* **Texte fourni**
POURQUOI LES 25-50 ANS SONT-ILS OBSéDéS PAR LES MARQUES DE NOURRITURE ?

La bouffe, la bouffe, et encore la bouffe… Dans le classement annuel de Marque préférée des Français, la nourriture se tape (encore) le gros du gâteau. Particulièrement chez les 25-50 ans, qui ne citent QUE ça. Un peu abusé ou logique ?

marque préférée des Français - La bouffe, la bouffe, et encore la bouffe… Dans le classement annuel de Marque préférée des Français, la nourriture se tape (encore) le gros du gâteau. Particulièrement chez les 25-50 ans, qui ne citent QUE ça. Un peu abusé ou logique ?

Faut-il faire appel à l’esprit du consommateur ou à ses sentiments ? L’éternel débat du marketing vient peut-être de trouver une troisième voie. Finalement, ne cibler ni le cœur ni le cerveau de votre cible, trop convenu, et privilégiez plutôt son estomac. En regardant le classement Marque préférée des Français, l’alimentation est surreprésentée : neuf places du top 10 et 22 sur le top 30.

Une mainmise encore plus grande au sujet des 25-50 ans. Oubliez toute concurrence, ici, il n’y a que des marques de nourriture dans leurs favoris. Pas un Samsung, un Google, un Decathlon ou un Nike n’arrive à pointer le bout de son nez. Du ventre sinon rien, et tant pis pour la subtilité.

« Un héritage de notre enfance »

Le pire, c’est que Benjamin Fagot, de Marque préférée des Français, n’est aucunement surpris : « Chaque année, les marques de nourriture, principalement des plaisirs sucrés ou salés, occupent une place très importante dans nos classements ». Pourquoi une telle lubie ? « La nourriture contient beaucoup d’affect et va provoquer des sentiments et du plaisir chez le consommateur. On passe du temps à table, on débat autour de la nourriture, on en parle, elle est omniprésente dans notre vie », soutient Nathalie Louisgrand, enseignante-chercheuse spécialiste de la gastronomie à la Grenoble Ecole de management.

Clémentine Hugol-Gential, professeure et spécialiste des enjeux contemporains de l’alimentation à l’université de Bourgogne, enchaîne : « A l’instar des recettes, les marques alimentaires sont souvent un héritage de notre enfance, d’autant que de nombreuses marques en France ont gardé la même identité graphique depuis longtemps et sont donc reconnaissables à l’œil également. »

D’où cet aspect encore plus fort : « La nourriture et les marques ne racontent pas seulement notre histoire individuelle, mais aussi de famille. Cette accroche est d’autant plus présente chez les 20-50 ans, soit parce qu’on vient de quitter le nid familial, soit parce qu’on en a créé un », poursuit la professeure.

Les 20-50 ans, élus plus gros consommateurs

Elisabeth Tissier-Desbordes, professeure d’économie à l’ESCP et spécialiste du comportement des consommateurs, soulève un point plus pragmatique : « La nourriture est l’élément que l’on achète le plus, ce qui renforce l’identification autour de marques fréquentes dans nos tickets de caisse. On ne change pas de portable plus d’une fois par an, voire moins, alors qu’on va acheter de la nourriture une fois par semaine minimum. » D’où une présence très forte dans l’esprit du consommateur.

* **Items fournis**
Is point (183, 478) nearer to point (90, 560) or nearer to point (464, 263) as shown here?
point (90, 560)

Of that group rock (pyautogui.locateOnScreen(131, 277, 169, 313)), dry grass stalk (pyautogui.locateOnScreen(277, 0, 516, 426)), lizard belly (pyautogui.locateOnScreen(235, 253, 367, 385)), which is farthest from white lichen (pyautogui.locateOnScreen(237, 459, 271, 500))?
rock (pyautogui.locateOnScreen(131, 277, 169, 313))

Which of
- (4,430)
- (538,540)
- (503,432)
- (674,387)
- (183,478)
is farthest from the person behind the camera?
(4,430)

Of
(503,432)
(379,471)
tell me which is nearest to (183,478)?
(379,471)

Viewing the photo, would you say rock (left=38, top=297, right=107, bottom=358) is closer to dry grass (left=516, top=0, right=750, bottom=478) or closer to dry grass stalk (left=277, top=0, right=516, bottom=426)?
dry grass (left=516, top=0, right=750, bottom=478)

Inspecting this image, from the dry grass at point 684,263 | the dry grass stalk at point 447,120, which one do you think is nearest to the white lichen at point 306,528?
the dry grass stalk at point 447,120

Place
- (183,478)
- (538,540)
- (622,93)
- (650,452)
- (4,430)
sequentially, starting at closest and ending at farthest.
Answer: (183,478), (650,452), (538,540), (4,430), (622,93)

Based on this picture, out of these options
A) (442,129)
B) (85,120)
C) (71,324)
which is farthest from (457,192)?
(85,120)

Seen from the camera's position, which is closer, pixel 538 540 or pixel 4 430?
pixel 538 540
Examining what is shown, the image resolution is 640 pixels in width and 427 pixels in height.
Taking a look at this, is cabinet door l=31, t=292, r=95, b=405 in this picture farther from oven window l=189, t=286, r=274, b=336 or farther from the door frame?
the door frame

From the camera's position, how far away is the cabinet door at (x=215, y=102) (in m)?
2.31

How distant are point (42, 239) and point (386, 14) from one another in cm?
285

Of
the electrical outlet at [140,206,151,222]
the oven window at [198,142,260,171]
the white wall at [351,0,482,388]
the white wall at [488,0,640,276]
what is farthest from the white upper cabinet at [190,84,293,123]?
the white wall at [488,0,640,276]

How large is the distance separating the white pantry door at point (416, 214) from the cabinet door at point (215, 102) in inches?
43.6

* **Consignes**
A) Répondez à ces questions sur le texte consacré aux marques de nourriture :
(i) Combien de places du top 10 du classement Marque préférée des Français l'alimentation occupe-t-elle ?
(ii) Dans quelle université Clémentine Hugol-Gential est-elle professeure ?
(iii) Selon Elisabeth Tissier-Desbordes, à quelle fréquence minimale achète-t-on de la nourriture ?
B) Prolongez le texte sur les marques de nourriture en reprenant après sa dernière phrase.
Les items n'ont aucun lien avec le texte sur les marques de nourriture.

* **Réponses par consigne**
A)
(i) Neuf places.
(ii) À l'université de Bourgogne.
(iii) Une fois par semaine.

B)
Et là encore, les 20-50 ans sont particulièrement rois. « Ce sont les plus présents aux supermarchés et les plus chargés de faire les courses », note l’experte. Cette tranche d’âge est aussi particulièrement ciblée par la publicité. Dans le marketing, certains d’entre eux – ou d’elles plutôt – porte même un doux nom, la FRDA-50 (femme responsable des achats de moins de 50 ans, anciennement « ménagère de moins 50 ans », un peu trop vieillot), le graal des publicitaires et des marques – car elles ont le plus souvent le rôle social du porte-monnaie de la famille.

La nourriture, reine de la publicité

Et la publicité, ça compte au moment de s’ancrer au cœur. « Cela donne de l’humain et de la proximité avec le consommateur. Une marque parle, a un propos, est vivante », enchaîne Elisabeth Tissier-Desbordes. A fortiori avec la nourriture, « où les publicités sont plus osées que la moyenne et plus sentimentales : de la joie, de l’humour, de la convivialité… »

Allez, deux, trois madeleines de Proust (tiens, encore de la bouffe) publicitaires pour nos lecteurs, toute génération confondue : « et voici le deuxième effet Kiss Cool », « tu pousses le bouchon un peu trop loin Maurice », « on est des Tub’s, on est pas des pots », « et alors la marmotte, elle met le chocolat dans le papier d’alu », « mais c’est mon Yop »… Oui, on sait, nous aussi, ça nous émeut.

L’identité plutôt que la subtilité

Avec aussi des logos reconnaissables entre mille et une identité visuelle forte, « dans le cadre de la nourriture, il n’est pas rare que la marque prenne visuellement le pas sur le produit, tant c’est elle qui compte », développe Clémentine Hugol-Bential. Et là encore, oubliez la subtilité. Rien que les noms de ces nombreuses marques – Le Gaulois, Président, Bonne Maman, St Michel – sont des exemples de « bourrinage » niveau identification et identité de la marque. Qui n’a jamais eu un ami aux pseudo-origines italiennes faisant mine de s’étrangler devant des Lustucru françaises plutôt que des Panzani made in Italy ?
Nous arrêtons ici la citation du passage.